## Problems and tasks
• A. Recast the paragraph of the Los Alamos report that begins "The primary areas of activity" as a brief list that keeps its main facts.
• B. Repeat word for word the part of the Los Alamos report starting with "Nucleon charges and" and going on through "in this period.".

## Text passage

-*-

Investigating the field of high energy physics through experiments that strengthen our fundamental understanding of matter, energy, space, and time.

Los Alamos HEP Theory Quarterly Report FY2019-Q2

Daniele Alves, Tanmoy Bhattacharya, Michael L. Graesser, Rajan Gupta

The primary areas of activity of the theory group are in physics beyond the Standard Model, cosmology, dark matter, lattice quantum chromodynamics, neutrinos, the fundamentals of quantum field theory and gravity, and particle astrophysics. The questions pursued by this group relate to deep mysteries in our understanding of Nature at the level of the Standard Model and beyond. The main tools we use are quantum field theory and General Relativity.

Lattice QCD

The Los Alamos Lattice QCD team and their collaborators are carrying out precision studies investigating signatures of new physics at the TeV scale, Novel CP violating operator's contribution to nEDM, elucidating the structure of the nucleon, and neutrino-nucleon interactions. Progress during this quarter on these projects is described below. The team is also actively working on Quantum Information and Computing under the DOE call "Quantum Information Science Enabled Discovery for High Energy Physics".

Nucleon charges and form-factors

The analysis of isovector and flavor diagonal charges, gA, gS and gT, from the 2+1+1-flavor clover-on-HISQ calculations was completed and results published in three papers in PRD. The analysis of electric, magnetic and axial vector form factors using up to 3-state fits for both the 2+1+1-flavor clover-on-HISQ and 2+1-flavor clover on clover lattice QCD formulations was carried out and manuscripts describing the results are in final stages of preparation. Gupta completed and submitted manuscripts for two plenary review talks at Spin 2018 and co-authored the FLAG 2019 review on nucleon matrix elements. The FLAG report was finalized and submitted for publication in this period.

-*-

## Dataset content
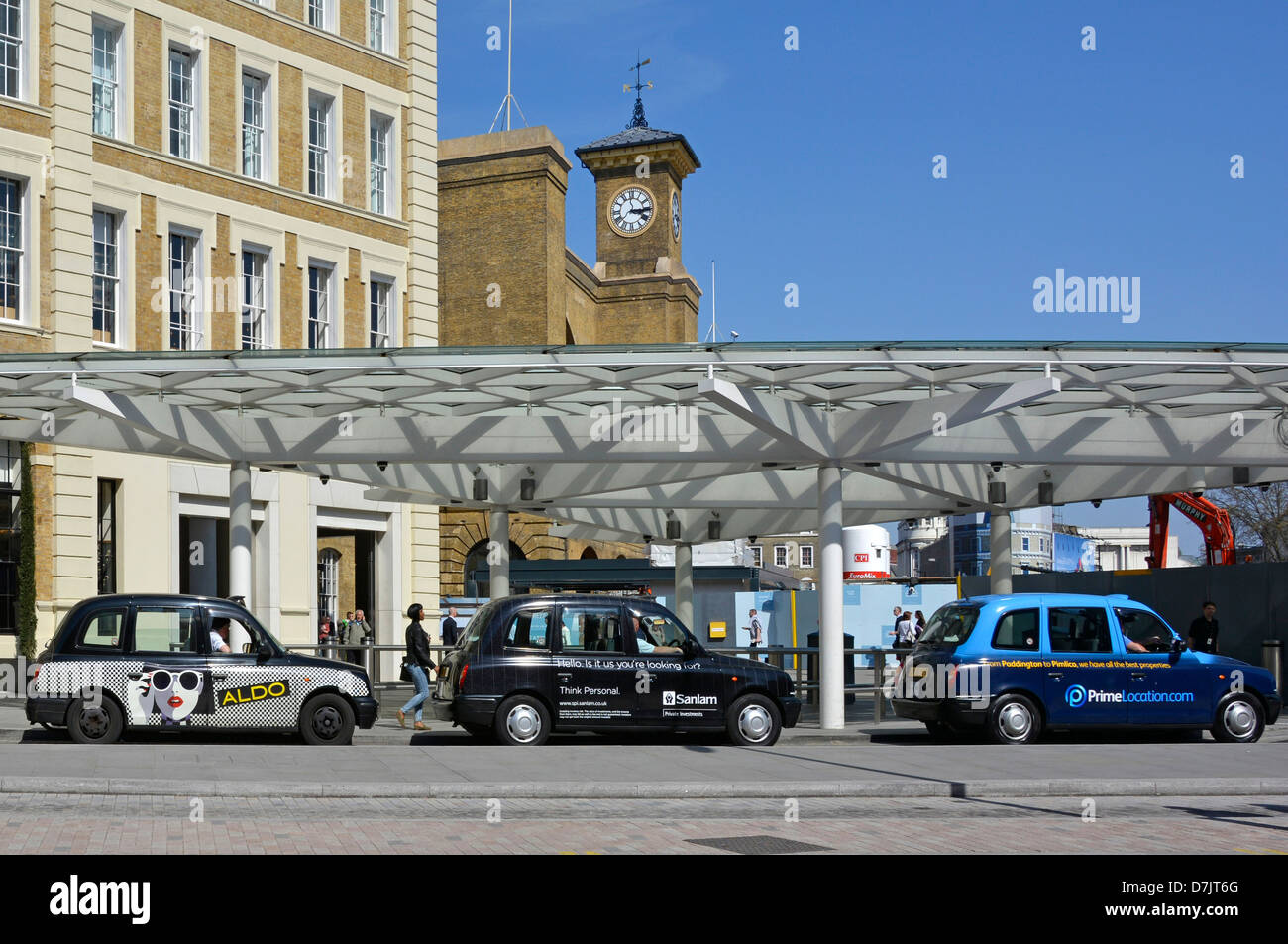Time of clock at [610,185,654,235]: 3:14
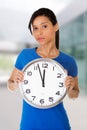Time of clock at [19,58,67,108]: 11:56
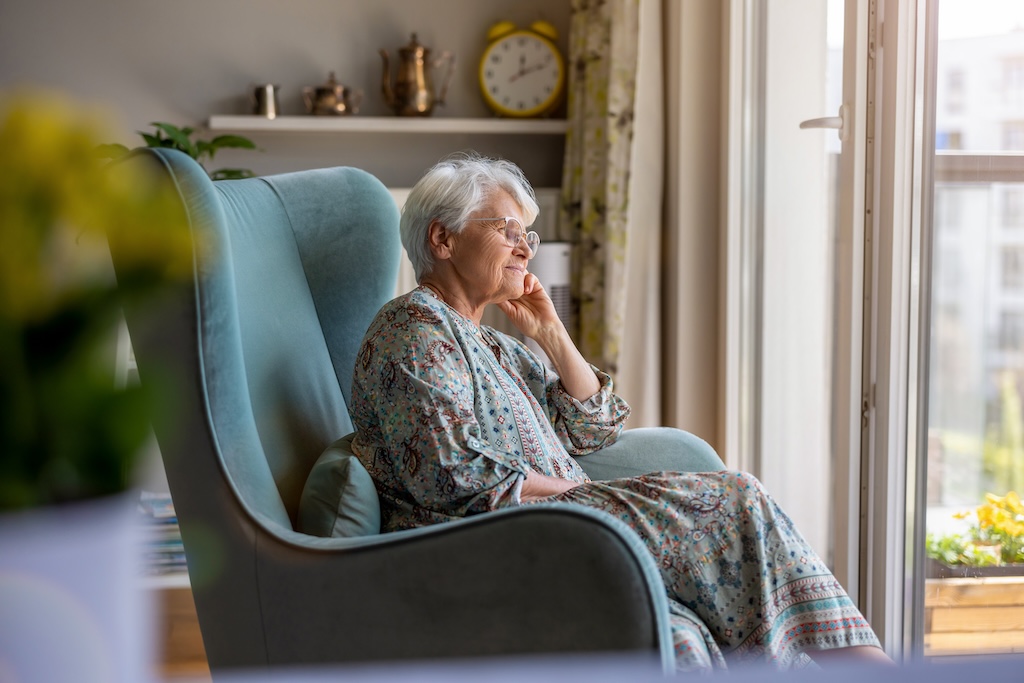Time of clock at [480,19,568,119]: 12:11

-*-

## Answers to the problems
• A.
- The theory group's primary areas are physics beyond the Standard Model, cosmology, dark matter, lattice quantum chromodynamics, neutrinos, the fundamentals of quantum field theory and gravity, and particle astrophysics.
- Its questions concern deep mysteries in our understanding of Nature at the level of the Standard Model and beyond.
- Its main tools are quantum field theory and General Relativity.

• B.
Nucleon charges and form-factors

The analysis of isovector and flavor diagonal charges, gA, gS and gT, from the 2+1+1-flavor clover-on-HISQ calculations was completed and results published in three papers in PRD. The analysis of electric, magnetic and axial vector form factors using up to 3-state fits for both the 2+1+1-flavor clover-on-HISQ and 2+1-flavor clover on clover lattice QCD formulations was carried out and manuscripts describing the results are in final stages of preparation. Gupta completed and submitted manuscripts for two plenary review talks at Spin 2018 and co-authored the FLAG 2019 review on nucleon matrix elements. The FLAG report was finalized and submitted for publication in this period.